A socket is one endpoint of a two-way communication (bidirectional communication) link between two programs running on the network. A socket is bound to a port number so that the TCP layer can identify the application that data is destined to be sent to.

 

Example

Normally, a server runs on a specific computer and has a socket that is bound to a specific port number. The server just waits, listening to the socket for a client to make a connection request.

 

On the client-side: The client knows the hostname of the machine on which the server is running and the port number on which the server is listening. To make a connection request, the client tries to rendezvous with the server on the server's machine and port. The client also needs to identify itself to the server so it binds to a local port number that it will use during this connection. This is usually assigned by the system.

 

If everything goes well, the server accepts the connection. Upon acceptance, the server gets a new socket bound to the same local port and also has its remote endpoint set to the address and port of the client. It needs a new socket so that it can continue to listen to the original socket for connection requests while tending to the needs of the connected client.
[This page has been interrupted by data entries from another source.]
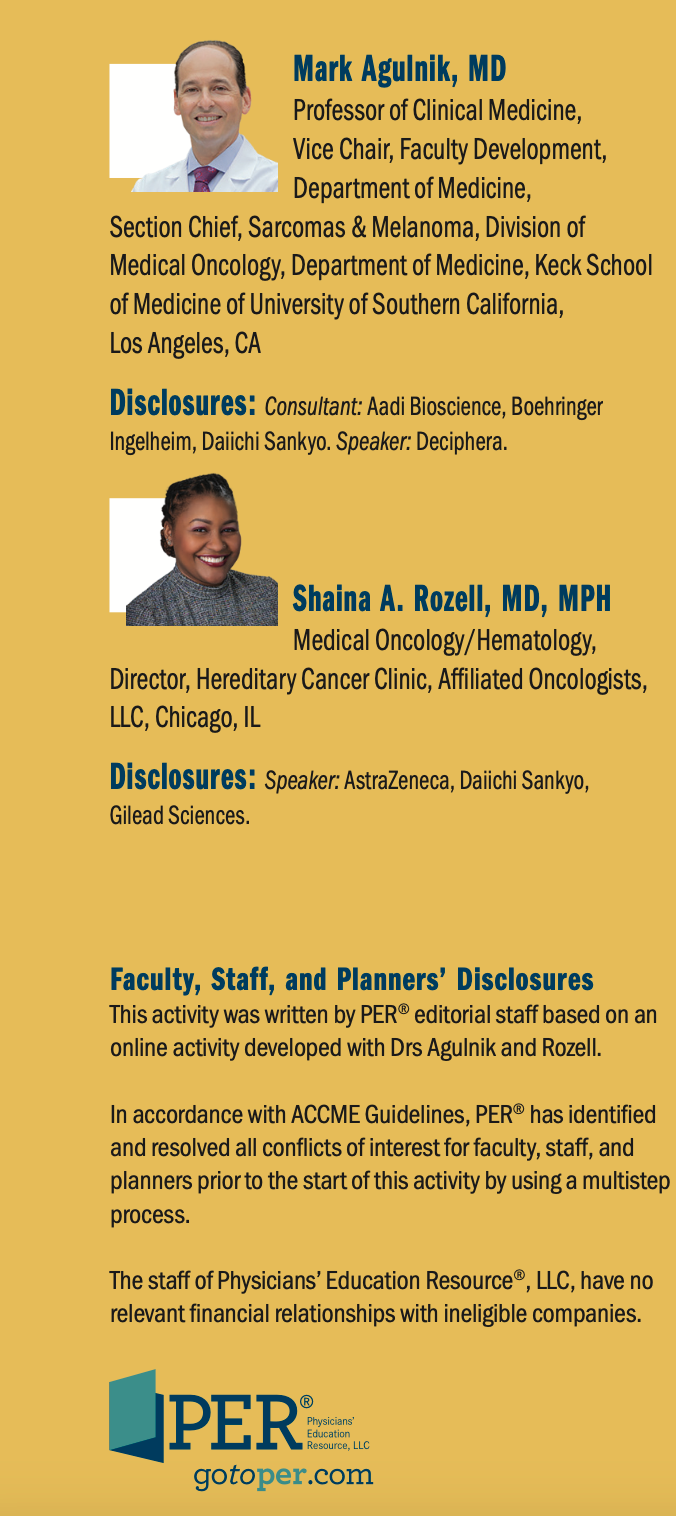 Mark Agulnik, MD
Professor of Clinical Medicine, Vice Chair, Faculty Development, Department of Medicine, Section Chief, Sarcomas & Melanoma, Division of Medical Oncology, Department of Medicine, Keck School of Medicine of University of Southern California, Los Angeles, CA

Disclosures: Consultant: Aadi Bioscience, Boehringer Ingelheim, Daiichi Sankyo. Speaker: Deciphera.

Shaina A. Rozell, MD, MPH
Medical Oncology/Hematology, Director, Hereditary Cancer Clinic, Affiliated Oncologists, LLC, Chicago, IL

Disclosures: Speaker: AstraZeneca, Daiichi Sankyo, Gilead Sciences.

Faculty, Staff, and Planners' Disclosures
This activity was written by PER® editorial staff based on an online activity developed with Drs Agulnik and Rozell.

In accordance with ACCME Guidelines, PER® has identified and resolved all conflicts of interest for faculty, staff, and planners prior to the start of this activity by using a multistep process.

The staff of Physicians' Education Resource®, LLC, have no relevant financial relationships with ineligible companies.

PER®
Physicians' Education Resource, LLC
gotoper.com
                                                                                               

 

On the client side, if the connection is accepted, a socket is successfully created and the client can use the socket to communicate with the server. And henceforth, the client and server can now communicate by writing to or reading from their sockets.

References:

https://docs.oracle.com/javase/tutorial/networking/sockets/definition.html

 

TCP/IP and UDP/IP communications

There are two communication protocols that one can use for socket programming: datagram communication and stream communication

 

Datagram communication (UDP):

The datagram communication protocol, known as UDP (user datagram protocol), is a connectionless protocol, meaning that each time you send datagrams, you also need to send the local socket descriptor and the receiving socket's address. As you can tell, additional data must be sent each time a communication is made. In other words, a datagram is an independent, self-contained message sent over the network whose arrival, arrival time, and content are not guaranteed.”

 

Stream Communication or TCP (Transmission Control Protocol):

The stream communication protocol is known as TCP (transmission control protocol). Unlike UDP, TCP is a connection-oriented protocol.
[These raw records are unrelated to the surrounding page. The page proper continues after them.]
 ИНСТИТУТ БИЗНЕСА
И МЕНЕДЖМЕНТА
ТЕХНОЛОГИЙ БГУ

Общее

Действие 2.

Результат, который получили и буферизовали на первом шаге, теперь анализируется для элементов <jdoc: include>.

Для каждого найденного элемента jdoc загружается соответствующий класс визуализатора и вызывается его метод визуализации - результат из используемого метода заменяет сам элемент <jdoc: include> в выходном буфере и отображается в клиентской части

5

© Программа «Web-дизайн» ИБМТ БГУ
To do communication over the TCP protocol, a connection must first be established between the pair of sockets. While one of the sockets listens for a connection request (server), the other asks for a connection (client). Once two sockets have been connected, they can be used to transfer data in both (or either one of the) directions.
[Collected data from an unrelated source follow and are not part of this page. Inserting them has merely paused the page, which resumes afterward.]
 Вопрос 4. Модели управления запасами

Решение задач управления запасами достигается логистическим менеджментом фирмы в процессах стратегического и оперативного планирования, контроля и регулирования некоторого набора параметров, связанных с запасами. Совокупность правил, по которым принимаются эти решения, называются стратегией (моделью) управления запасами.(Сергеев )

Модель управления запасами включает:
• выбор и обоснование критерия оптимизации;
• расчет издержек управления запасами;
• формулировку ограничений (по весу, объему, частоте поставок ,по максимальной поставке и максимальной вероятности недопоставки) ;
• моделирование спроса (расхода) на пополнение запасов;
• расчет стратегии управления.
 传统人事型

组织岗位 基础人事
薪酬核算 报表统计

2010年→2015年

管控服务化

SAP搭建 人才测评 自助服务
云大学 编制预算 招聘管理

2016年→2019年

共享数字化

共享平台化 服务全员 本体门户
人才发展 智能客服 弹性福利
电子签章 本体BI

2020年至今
Now, you might ask what protocol you should use -- UDP or TCP? This depends on the client/server application you are writing. The following discussion shows the differences between the UDP and TCP protocols; this might help you decide which protocol you should use.

In UDP, as you have read above, every time you send a datagram, you should send the local descriptor and the socket address of the receiving socket along with it. Since TCP is a connection-oriented protocol, on the other hand, a connection must be established before communications between the pair of sockets start. So, there is a connection setup time in TCP.

In UDP, there is a size limit of 64 kilobytes on datagrams you can send to a specified location, while in TCP there is no limit. Once a connection is established, the pair of sockets behaves like streams: All available data are read immediately in the same order in which they are received.

UDP is an unreliable protocol -- there is no guarantee that the datagrams you have sent will be received in the same order by the receiving socket. On the other hand, TCP is a reliable protocol; it is guaranteed that the packets you send will be received in the order in which they were sent.

In short, TCP is useful for implementing network services -- such as remote login (rlogin, telnet) and file transfer (FTP) -- which require data of indefinite length to be transferred. UDP is less complex and incurs fewer overheads. It is often used in implementing client/server applications in distributed systems built over local area networks.